Saved data entries
※ ※ ※

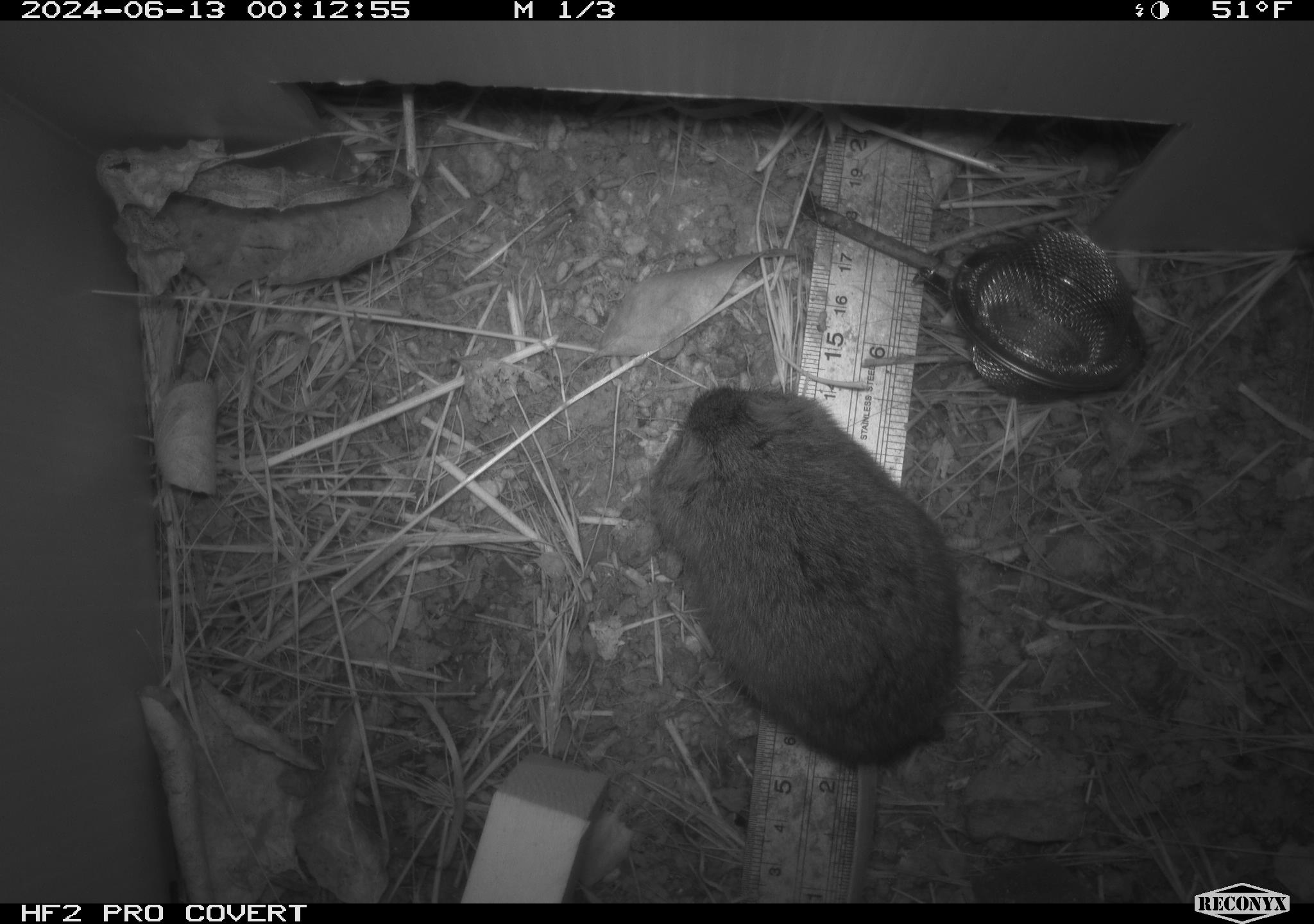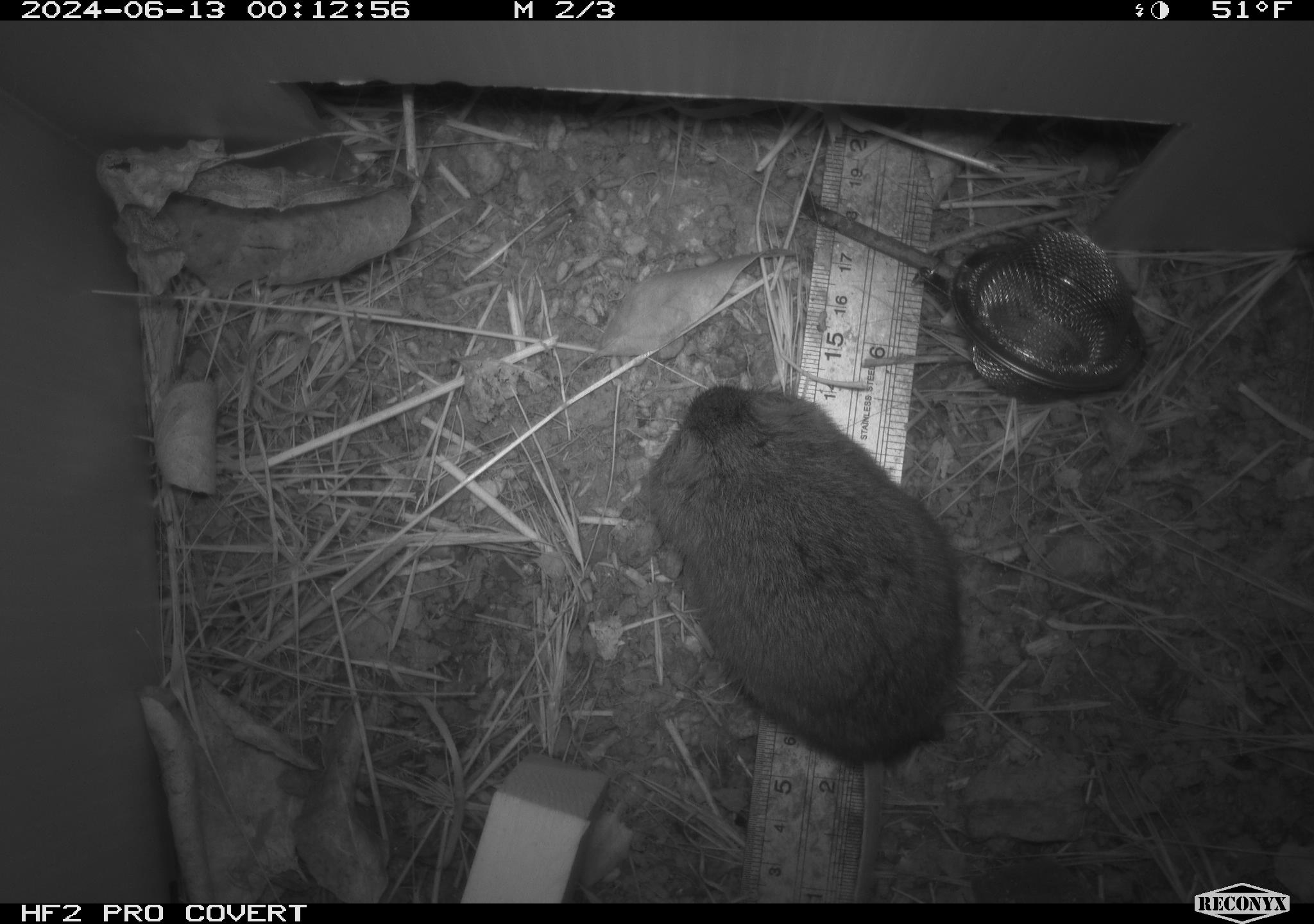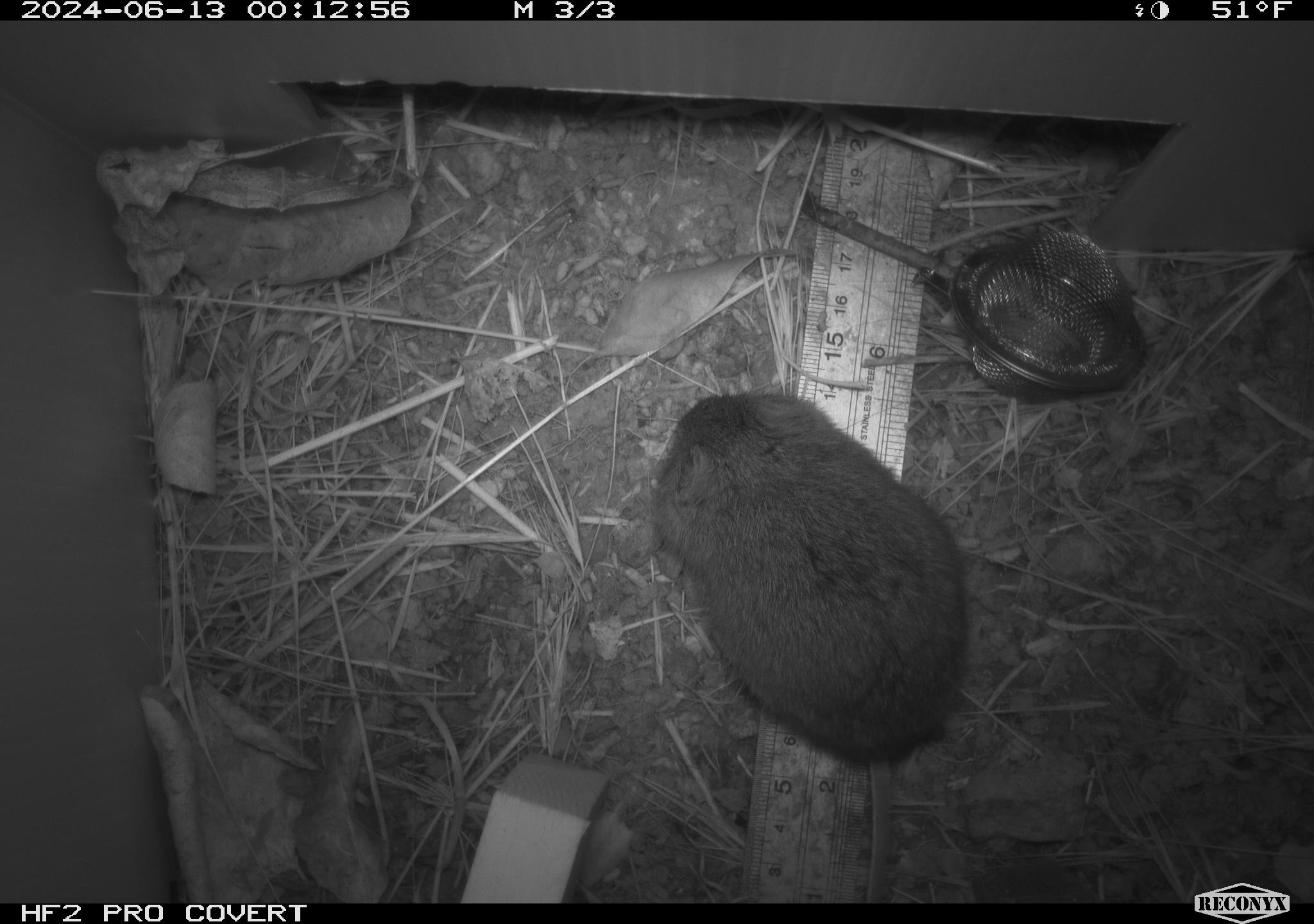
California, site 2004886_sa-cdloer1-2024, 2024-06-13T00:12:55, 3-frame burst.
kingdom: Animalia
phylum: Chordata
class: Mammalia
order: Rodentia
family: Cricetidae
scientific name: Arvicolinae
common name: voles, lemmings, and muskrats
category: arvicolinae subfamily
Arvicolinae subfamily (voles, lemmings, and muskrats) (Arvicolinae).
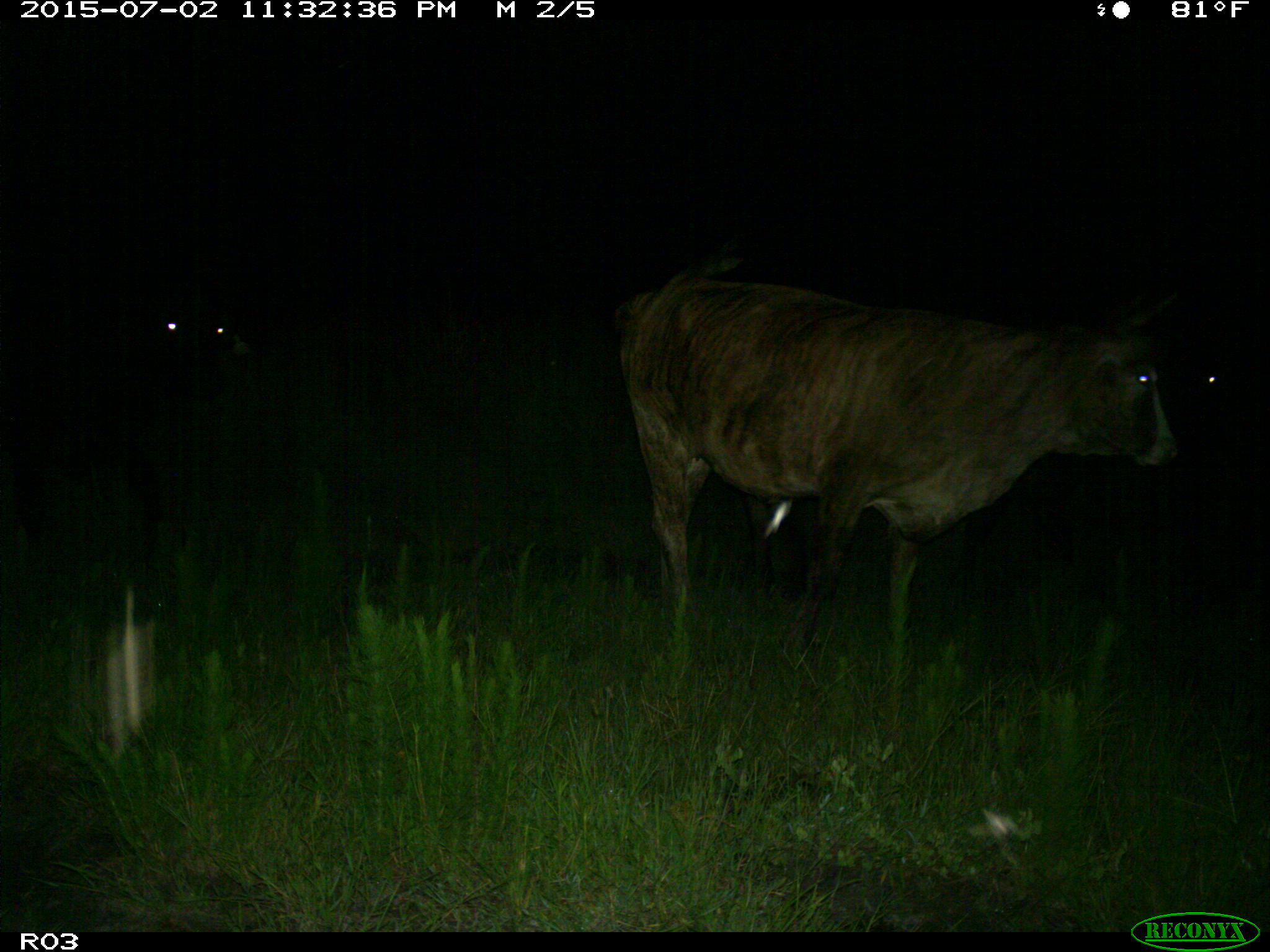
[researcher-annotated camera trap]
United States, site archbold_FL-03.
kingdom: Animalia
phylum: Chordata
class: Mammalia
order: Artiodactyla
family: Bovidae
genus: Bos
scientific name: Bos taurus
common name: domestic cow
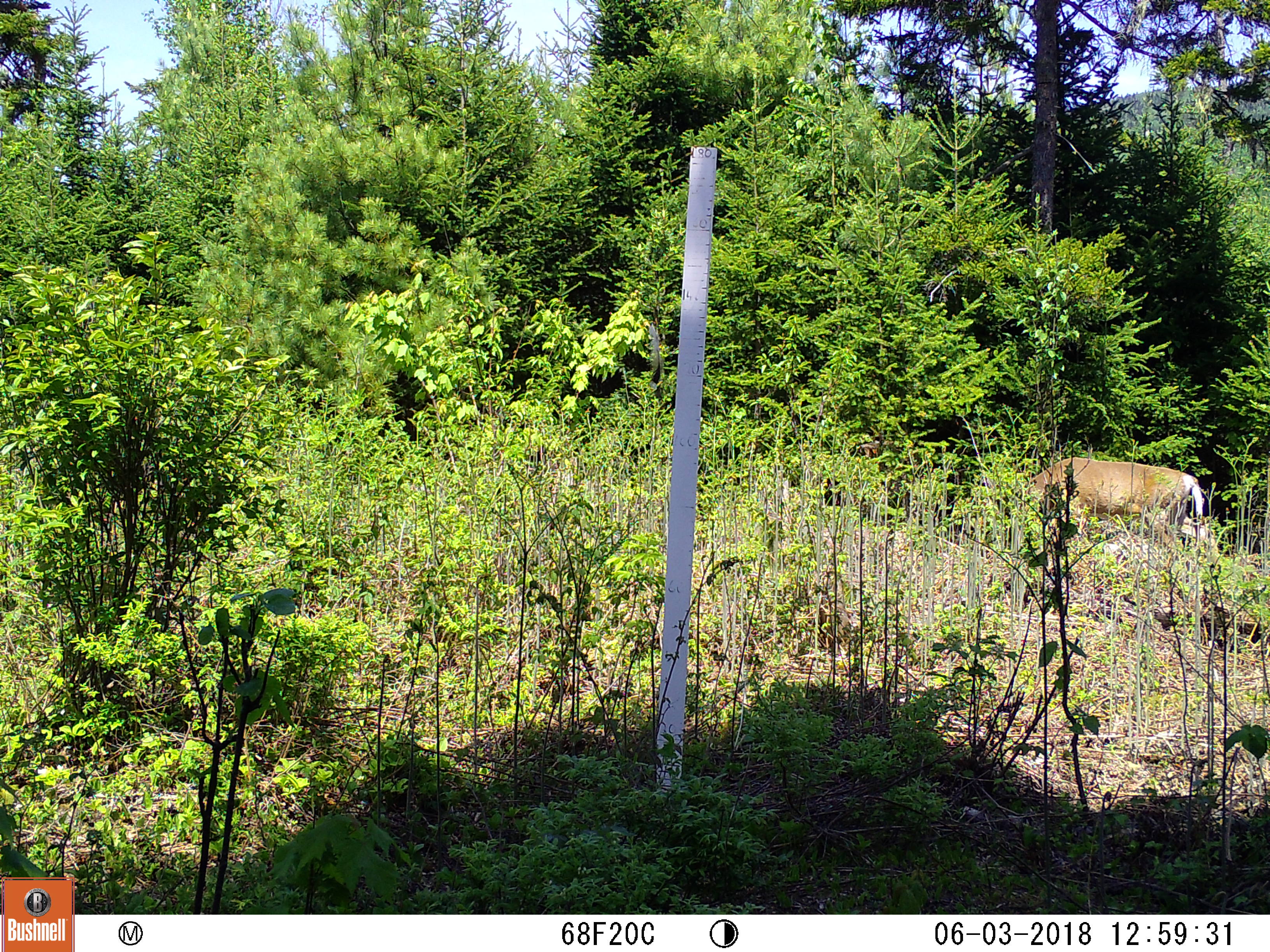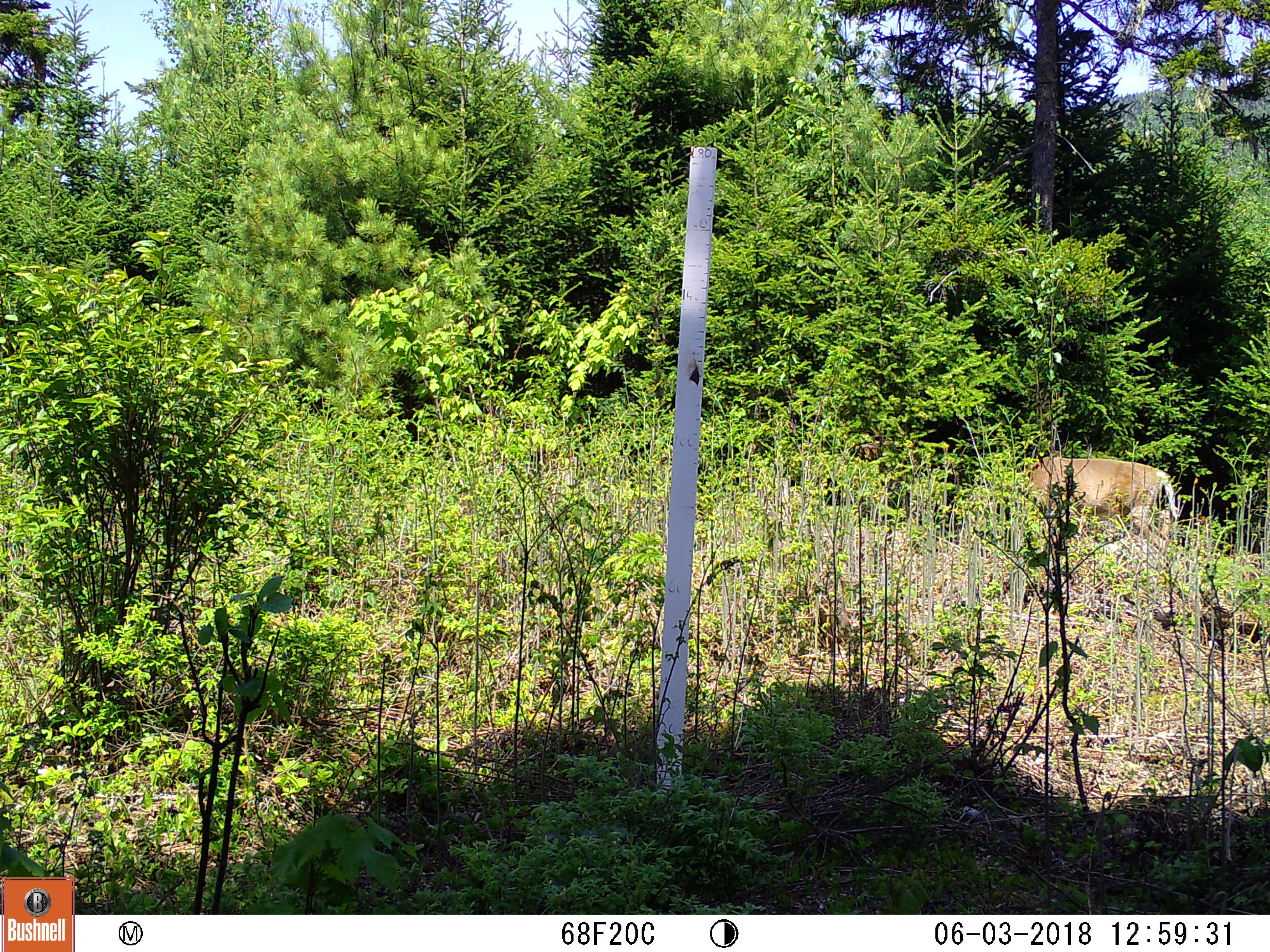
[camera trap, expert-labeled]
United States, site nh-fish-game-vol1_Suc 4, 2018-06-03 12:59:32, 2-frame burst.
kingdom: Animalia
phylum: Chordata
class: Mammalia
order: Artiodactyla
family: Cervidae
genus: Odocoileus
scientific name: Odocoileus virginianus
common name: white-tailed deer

※ ※ ※

Would you give the data above again word for word, minus the pictures?

California, site 2004886_sa-cdloer1-2024, 2024-06-13T00:12:55, 3-frame burst.
kingdom: Animalia
phylum: Chordata
class: Mammalia
order: Rodentia
family: Cricetidae
scientific name: Arvicolinae
common name: voles, lemmings, and muskrats
category: arvicolinae subfamily
Arvicolinae subfamily (voles, lemmings, and muskrats) (Arvicolinae).
[researcher-annotated camera trap]
United States, site archbold_FL-03.
kingdom: Animalia
phylum: Chordata
class: Mammalia
order: Artiodactyla
family: Bovidae
genus: Bos
scientific name: Bos taurus
common name: domestic cow
[camera trap, expert-labeled]
United States, site nh-fish-game-vol1_Suc 4, 2018-06-03 12:59:32, 2-frame burst.
kingdom: Animalia
phylum: Chordata
class: Mammalia
order: Artiodactyla
family: Cervidae
genus: Odocoileus
scientific name: Odocoileus virginianus
common name: white-tailed deer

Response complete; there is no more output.